Goal of the exercise
Please reproduce word for word the part of the forecasting-results passage below that opens with the words "Morris–Lecar dataset forecasting" and closes with "input time series.".

Document segment
########

Morris–Lecar dataset forecasting results obtained by the six methods using a fixed network size of 100 neurons for the gated RNNs and ESN models and an equivalent delay size for the NVAR approach. The reference test data are shown in black and the predictions in color. Absolute errors of the predictions are presented in the bottom subplot, with color corresponding to each prediction method. Note that the reported error is the mean absolute error over the three input time series.

For the BML dataset, prediction accuracy as measured by RMSE is relatively insensitive to the network size (or number of embedded delays, for NVAR), as shown in the top panel of Fig. 14 Because of the decrease in prediction quality for the second half of the time series, the ESN approaches have RMSE values almost as high as those of the LSTM and GRU methods. For NVAR, increasing the embedded delays may lead to a decrease in accuracy. For all methods, the computational time needed increases with the network size. The LSTM and GRU methods require the most time, nearly two orders of magnitude more than the ESN methods, which require similar times. NVAR is the most efficient, but the ESN methods remain competitive in terms of computational requirements.

Fig. 14.

########

Supplied information

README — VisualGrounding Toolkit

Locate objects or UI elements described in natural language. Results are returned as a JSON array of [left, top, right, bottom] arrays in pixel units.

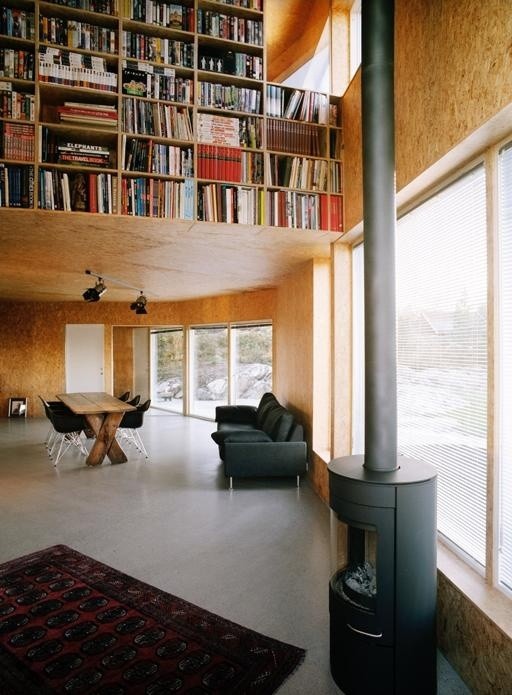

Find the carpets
[[2, 539, 309, 694]]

########

Answer to the task
Morris–Lecar dataset forecasting results obtained by the six methods using a fixed network size of 100 neurons for the gated RNNs and ESN models and an equivalent delay size for the NVAR approach. The reference test data are shown in black and the predictions in color. Absolute errors of the predictions are presented in the bottom subplot, with color corresponding to each prediction method. Note that the reported error is the mean absolute error over the three input time series.